Members of Distributive Education Clubs of America (DECA) attend a club meeting before the pandemic.

Had this been a typical school year, club leaders would’ve been gearing up for the Club Expo and preparing for in-person meetings. This year, however, most clubs are forced to coordinate group events virtually. This transition has been unique for each club, as club presidents adjust in ways that best fit their group.

Clubs that heavily involve attending in-person competitions have had to find ways to compensate for the uncertainty surrounding events this year. For instance, Distributive Education Clubs of America (DECA) is a business-oriented club that would have traveled to attend contests without the pandemic’s presence. “Under normal circumstances, we would attend annual competitions that involve traveling, so our activities mainly focused on preparing for those events,” Vice President of Public Relations senior Zoe Cheng said.

In place of attending outside events, DECA has organized a diverse set of virtual ways to engage club members. “We hope to host workshops inviting guest speakers who present on the business industry they work in and other career topics, such as entrepreneurship and interviewing tips. Other activities include business-related games, public speaking practice, social media challenges, and the opportunity to network with other DECA members throughout Maryland,” Cheng said.

Another way clubs have adapted to competition cancellation is by participating in online versions of events. Although the Mathletes team has been unable to attend their regular county meetings, they have opted for no-contact versions of such events. “Because a lot of our competitions were canceled, we are looking to participate in more virtual-only competitions. Within the next few weeks, we will be doing the Math Madness competitions we participate in every year. We’re also doing weekly Zoom meetings where we can review and practice together as a group,” senior club President Grace Li said.

Other clubs that involve in-person engagement, such as the Public Policy Club, have had to find alternate activities to coordinate. “Had the club been in-person, we were considering having a field trip and interacting more hands-on with public policy,” Vice President junior Parth Mishra said.

Despite this obstacle, Mishra and other officers within the club can use the virtual format. They contacted out-of-state experts within the field of public policy and invited them as guest speakers. “[An] aspect of virtual clubs that we enjoy is that we are able to host more guest speakers, such as when we hosted Harvard lecturer John Donahue,” Mishra said.

[An] aspect of virtual clubs that we enjoy is that we are able to host more guest speakers, such as when we hosted Harvard lecturer John Donahue”
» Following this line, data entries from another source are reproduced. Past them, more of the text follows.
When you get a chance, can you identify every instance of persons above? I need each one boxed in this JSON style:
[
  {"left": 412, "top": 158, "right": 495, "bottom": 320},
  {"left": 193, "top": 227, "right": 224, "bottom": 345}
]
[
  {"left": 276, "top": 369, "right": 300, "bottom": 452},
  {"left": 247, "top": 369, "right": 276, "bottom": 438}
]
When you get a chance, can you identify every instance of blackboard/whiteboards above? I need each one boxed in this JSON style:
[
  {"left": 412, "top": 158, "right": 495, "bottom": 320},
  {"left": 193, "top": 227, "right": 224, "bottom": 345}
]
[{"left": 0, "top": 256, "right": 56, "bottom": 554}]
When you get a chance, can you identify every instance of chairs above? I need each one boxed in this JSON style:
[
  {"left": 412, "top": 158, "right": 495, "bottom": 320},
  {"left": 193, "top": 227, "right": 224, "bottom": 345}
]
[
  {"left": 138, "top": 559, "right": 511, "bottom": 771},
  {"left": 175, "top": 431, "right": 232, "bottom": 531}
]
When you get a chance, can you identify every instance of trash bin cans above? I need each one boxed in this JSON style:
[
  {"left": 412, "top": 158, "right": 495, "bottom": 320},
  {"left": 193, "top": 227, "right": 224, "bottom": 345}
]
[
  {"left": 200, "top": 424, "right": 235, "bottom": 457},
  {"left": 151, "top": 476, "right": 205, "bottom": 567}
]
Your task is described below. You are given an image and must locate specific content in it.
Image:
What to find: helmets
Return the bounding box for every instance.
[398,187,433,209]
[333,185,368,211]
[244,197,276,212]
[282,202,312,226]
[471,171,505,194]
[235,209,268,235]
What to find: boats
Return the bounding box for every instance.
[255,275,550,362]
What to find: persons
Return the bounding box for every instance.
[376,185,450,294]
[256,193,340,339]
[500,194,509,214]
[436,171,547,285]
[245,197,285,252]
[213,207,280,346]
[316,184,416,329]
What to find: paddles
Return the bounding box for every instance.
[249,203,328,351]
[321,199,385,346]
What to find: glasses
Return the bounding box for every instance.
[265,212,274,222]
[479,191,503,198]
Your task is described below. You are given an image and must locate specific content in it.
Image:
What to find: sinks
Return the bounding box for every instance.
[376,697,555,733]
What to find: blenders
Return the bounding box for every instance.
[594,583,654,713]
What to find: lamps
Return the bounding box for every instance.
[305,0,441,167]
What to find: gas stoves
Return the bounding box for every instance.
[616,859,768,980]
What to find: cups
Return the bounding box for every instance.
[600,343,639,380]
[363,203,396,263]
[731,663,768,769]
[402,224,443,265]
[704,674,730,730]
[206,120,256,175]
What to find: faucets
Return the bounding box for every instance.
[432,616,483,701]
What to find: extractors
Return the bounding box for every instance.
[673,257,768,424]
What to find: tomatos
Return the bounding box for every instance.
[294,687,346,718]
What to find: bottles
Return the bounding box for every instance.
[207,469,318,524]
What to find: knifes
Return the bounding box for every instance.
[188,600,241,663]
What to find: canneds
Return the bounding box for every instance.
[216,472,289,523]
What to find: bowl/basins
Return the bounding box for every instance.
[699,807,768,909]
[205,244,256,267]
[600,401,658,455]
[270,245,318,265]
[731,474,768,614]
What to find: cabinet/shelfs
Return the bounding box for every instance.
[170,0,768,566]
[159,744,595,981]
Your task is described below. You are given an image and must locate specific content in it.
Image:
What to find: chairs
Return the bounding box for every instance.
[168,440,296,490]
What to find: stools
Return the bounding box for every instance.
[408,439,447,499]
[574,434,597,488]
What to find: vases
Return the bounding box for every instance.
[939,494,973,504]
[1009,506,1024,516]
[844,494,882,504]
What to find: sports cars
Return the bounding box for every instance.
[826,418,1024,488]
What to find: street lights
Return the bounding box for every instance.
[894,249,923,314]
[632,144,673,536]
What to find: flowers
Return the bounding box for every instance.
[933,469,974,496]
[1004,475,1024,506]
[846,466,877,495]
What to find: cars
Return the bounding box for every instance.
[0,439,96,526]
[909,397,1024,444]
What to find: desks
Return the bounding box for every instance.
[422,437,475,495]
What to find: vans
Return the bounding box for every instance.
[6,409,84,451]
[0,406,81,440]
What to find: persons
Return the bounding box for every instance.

— Parth Mishra, Public Policy Club Vice President

Another club that has successfully transferred its activities online is She’s the First, but this change was challenging. “So far, recruiting new members to the club has been the most difficult part; it’s really hard to find new members when we’re completely online, and there’s no real Club Expo,” President senior Ellie Helgeson said.

A large variety of distance learning alternatives exist for She’s the First. “We’re planning to do an online pen pal activity with our club sponsors, and we’ll continue to do restaurant nights so that our club can still fundraise. We also have one of She’s the First’s national executives coming to talk in October, and we’ll continue to work to spread awareness of STF’s mission at Wootton,” Helgeson said.